_CONSIGNE_: Poursuivez l'extrait proposé, consacré à Jean-Claude Pinson et à la formule Vita poetica, à partir de sa dernière phrase.

_EXTRAIT PROPOSÉ_:
———

Jean-Claude Pinson va chercher loin, dans le fonds des langues mortes, le programme, si ce n’est l'impératif, de toute une vie, ce séjour (ethos) terrestre à chacun donné d’habiter : Vita poetica. Il y a dans la locution latine quelque chose de total, de final qui ferait songer – ce n'est pourtant pas l'intention de l'auteur – à une encyclique laïque, adressée aux fidèles, c'est-à-dire ici à tous les vivants pris dans ce même mouvement qui est aussi un élan vital, un « faire » (poïésis) plus qu'un « agir » (praxis), associé au poète romantique allemand Hölderlin qui nous invitait déjà à « habiter poétiquement le monde ». Jean-Claude Pinson considère cette expression non comme un commandement, mais comme une formule poétique clef, vertigineuse par la dualité qu'elle sous-tend, à savoir un nouvel horizon souhaitable, après les promesses émancipatrices du marxisme auquel il a cru et pour lesquelles il a milité jusqu'en 1980, et l'impérieuse nécessité d'un changement radical de notre façon d'être humain – un nouvel humanisme en somme – face au danger d'extinction qui nous menace.

Aussi l'essai s'évertue-t-il à nous guider au long de ce chemin, entrecoupé de pauses biographiques éclairantes (et parfois émouvantes, dois-je dire), par la mise en lumière de réflexions et de concepts très riches, en particulier ceux d'"écopoéthique" et de "pacte pastoral", que Jean-Claude Pinson a patiemment élaborés dans le cours de ses précédents essais.

———

_DONNÉES ENREGISTRÉES_:
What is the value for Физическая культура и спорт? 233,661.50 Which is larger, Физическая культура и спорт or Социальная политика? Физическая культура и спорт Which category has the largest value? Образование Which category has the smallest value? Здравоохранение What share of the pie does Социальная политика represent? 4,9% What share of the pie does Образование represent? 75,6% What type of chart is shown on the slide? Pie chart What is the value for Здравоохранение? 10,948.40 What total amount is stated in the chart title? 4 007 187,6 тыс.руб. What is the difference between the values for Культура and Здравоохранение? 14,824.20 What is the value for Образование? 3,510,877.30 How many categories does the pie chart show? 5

———

_VOTRE RÉPONSE_:
À leur source réside la conviction, appuyée sur l'analyse d'œuvres poétiques précises (en particulier celles de Nerval et de Mallarmé), que la poésie, sans pour autant renoncer à être "objet de plaisir", sans être providentielle non plus, aurait une fonction pratique (et pourquoi pas également sociale) particulière, et le poème "un pouvoir" de transformer notre mode d'être dans le sens d'une vita poetica. Autrement dit, si Jean-Claude Pinson ne croit pas que la poésie sauvera la Terre, il reconnaît en elle, à travers sa langue particulière, la place d'intercesseur qu'elle peut occuper vis-à-vis de la nature – la poésie, comme grande médiatrice de la nature et de l'écologie selon Michel Deguy. "[L]e poème", ajoute l’auteur plus loin, "se met à l'écoute de toutes les ondes souterraines qui témoignent d'un continuum entre la Nature (la Phisis) et la « plante humaine »" (Gracq).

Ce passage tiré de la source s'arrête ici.